* _Activity_: Exact copy, no pictures: restate each entry below word for word.

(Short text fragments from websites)

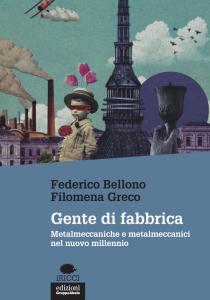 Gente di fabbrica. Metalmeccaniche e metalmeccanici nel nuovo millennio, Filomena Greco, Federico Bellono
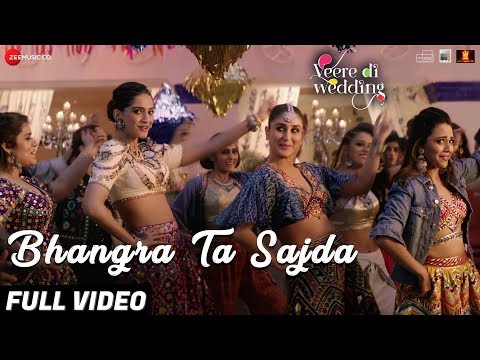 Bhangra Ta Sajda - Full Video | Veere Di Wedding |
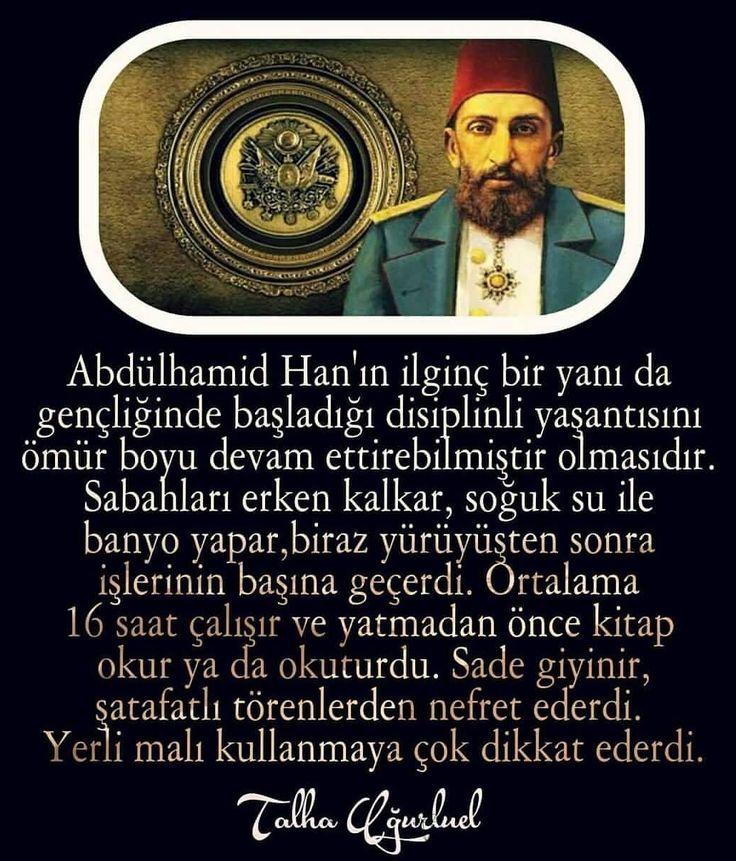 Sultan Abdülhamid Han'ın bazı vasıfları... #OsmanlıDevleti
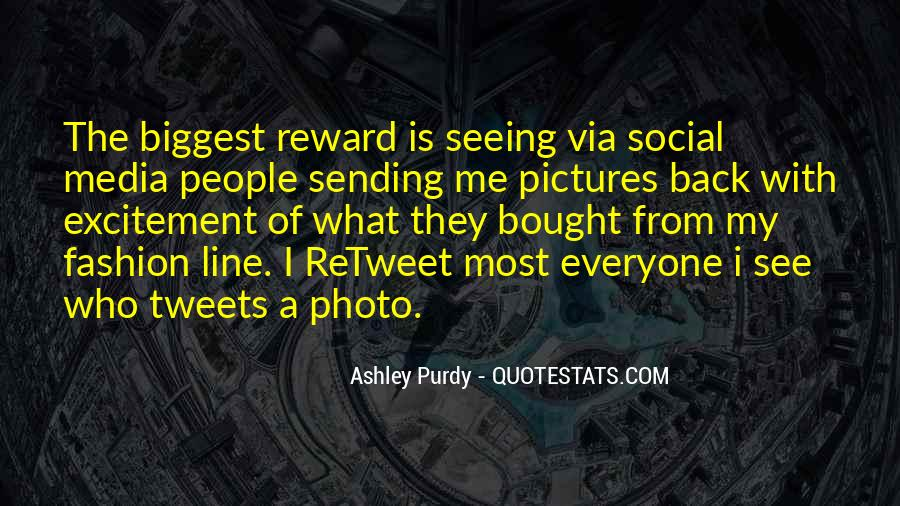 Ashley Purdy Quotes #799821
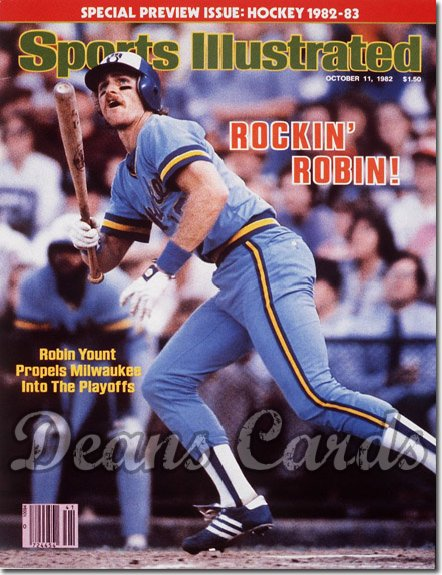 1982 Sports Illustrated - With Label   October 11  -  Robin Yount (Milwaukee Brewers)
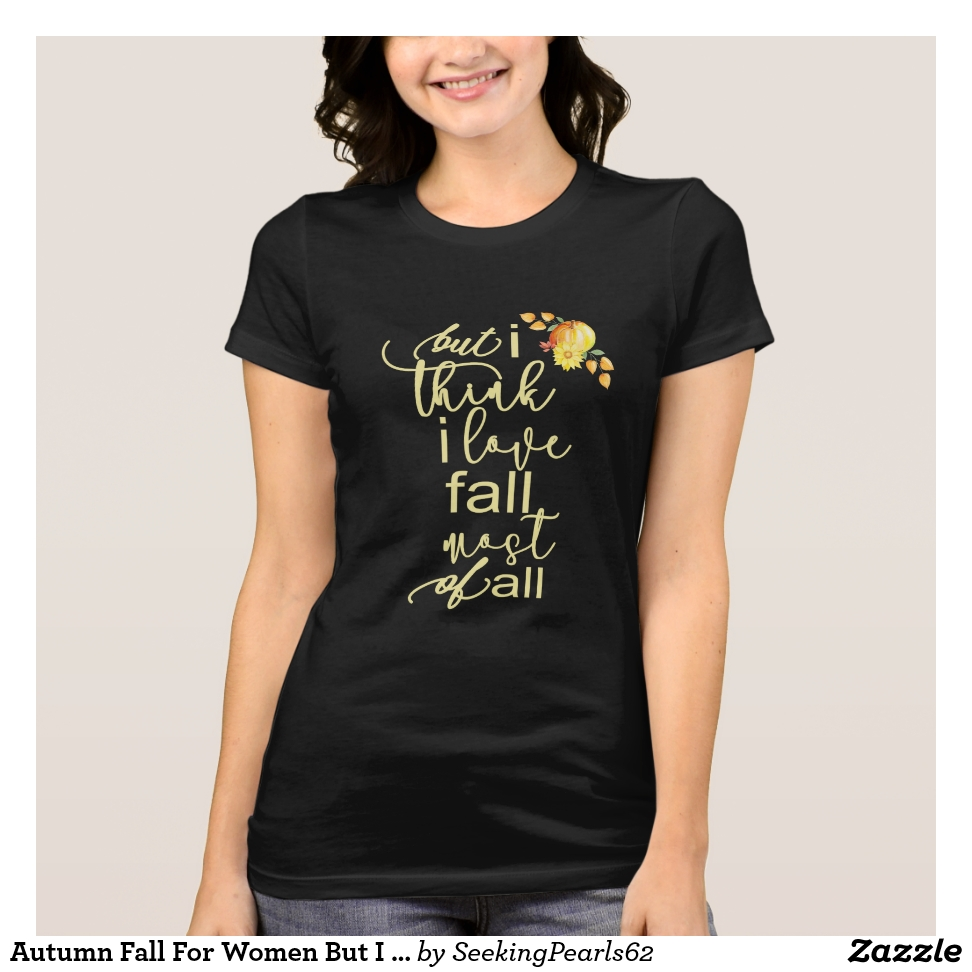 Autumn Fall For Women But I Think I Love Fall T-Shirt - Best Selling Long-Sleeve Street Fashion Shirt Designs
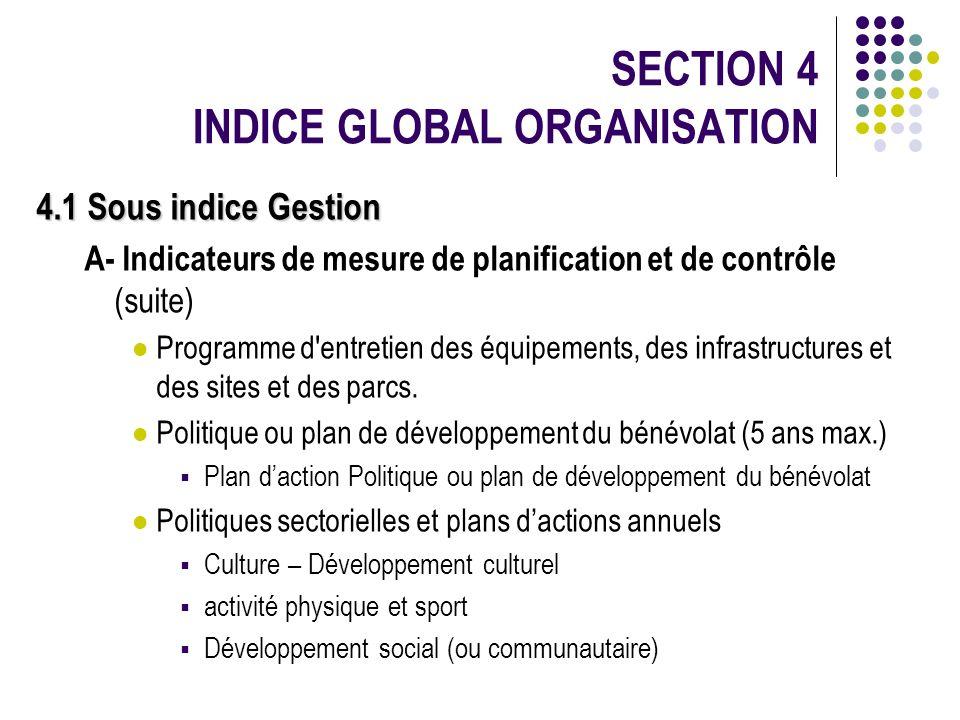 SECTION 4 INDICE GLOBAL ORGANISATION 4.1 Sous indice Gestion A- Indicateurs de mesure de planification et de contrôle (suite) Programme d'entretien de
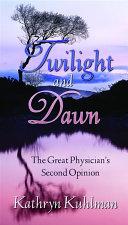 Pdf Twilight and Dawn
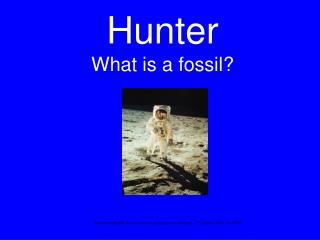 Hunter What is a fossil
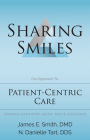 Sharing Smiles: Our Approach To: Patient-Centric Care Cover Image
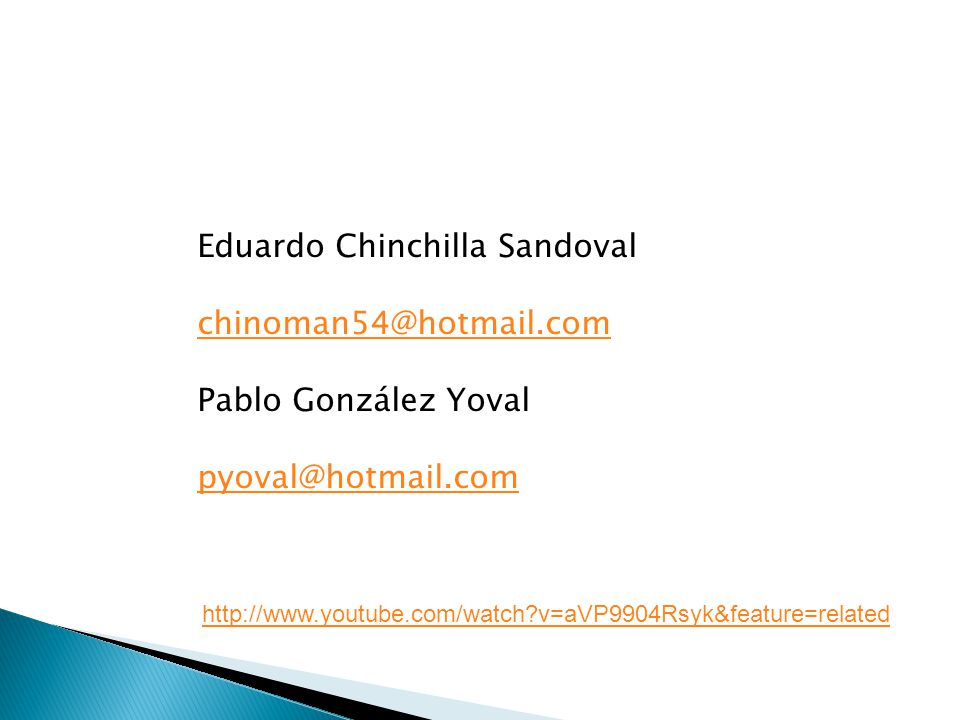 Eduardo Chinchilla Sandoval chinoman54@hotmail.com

* _Solution to the problem_:
 Gente di fabbrica. Metalmeccaniche e metalmeccanici nel nuovo millennio, Filomena Greco, Federico Bellono
 Bhangra Ta Sajda - Full Video | Veere Di Wedding |
 Sultan Abdülhamid Han'ın bazı vasıfları... #OsmanlıDevleti
 Ashley Purdy Quotes #799821
 1982 Sports Illustrated - With Label   October 11  -  Robin Yount (Milwaukee Brewers)
 Autumn Fall For Women But I Think I Love Fall T-Shirt - Best Selling Long-Sleeve Street Fashion Shirt Designs
 SECTION 4 INDICE GLOBAL ORGANISATION 4.1 Sous indice Gestion A- Indicateurs de mesure de planification et de contrôle (suite) Programme d'entretien de
 Pdf Twilight and Dawn
 Hunter What is a fossil
 Sharing Smiles: Our Approach To: Patient-Centric Care Cover Image
 Eduardo Chinchilla Sandoval chinoman54@hotmail.com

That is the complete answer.